■ **Selection**:
Today, I’m going to explore the concept and practice of unsubscribing, and I want to go beyond emails and look at the various ways we can choose what we want to have access to our time, attention, and money.

There are two types of things you might unsubscribe from and myriad reasons why you might want to.

Let’s get into it by starting with an important question we’re frequently forced to ask.

“How did you get my ____?”

Using myself as an example, every person on my email list has explicitly opted-in to receive my emails.

I don’t buy lists. I never add random people to my email list.

Everyone got here by entering their name into a form and then confirming their subscription in their email. This is known as a double opt-in.

However, because some people opt-in to my list through guides, ebooks, and other content that is not hosted on my site, like this, this, or this, I get the occasional nastygram insinuating that I’m a spammer. I’m not, but I understand the confusion.

As I see it, there are two types of subscriptions and the dividing line between them is consent.

  • On the one side you have products, services, and communications that you explicitly granted access to your email address or credit card.

■ **Material**:
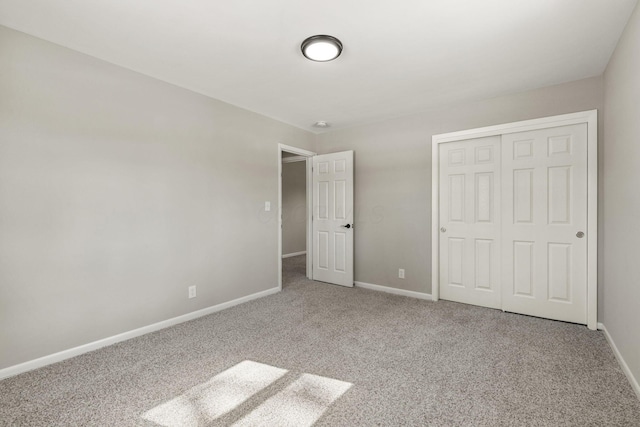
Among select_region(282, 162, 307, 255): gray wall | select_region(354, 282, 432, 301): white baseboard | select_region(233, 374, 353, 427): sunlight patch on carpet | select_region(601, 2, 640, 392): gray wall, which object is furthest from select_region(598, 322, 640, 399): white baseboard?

■ **Written instruction**: Reproduce everything in the passage on unsubscribing from "However, because some" down to "or credit card.". Work only from the passage on unsubscribing.

■ **Solution to this exercise**:
However, because some people opt-in to my list through guides, ebooks, and other content that is not hosted on my site, like this, this, or this, I get the occasional nastygram insinuating that I’m a spammer. I’m not, but I understand the confusion.

As I see it, there are two types of subscriptions and the dividing line between them is consent.

  • On the one side you have products, services, and communications that you explicitly granted access to your email address or credit card.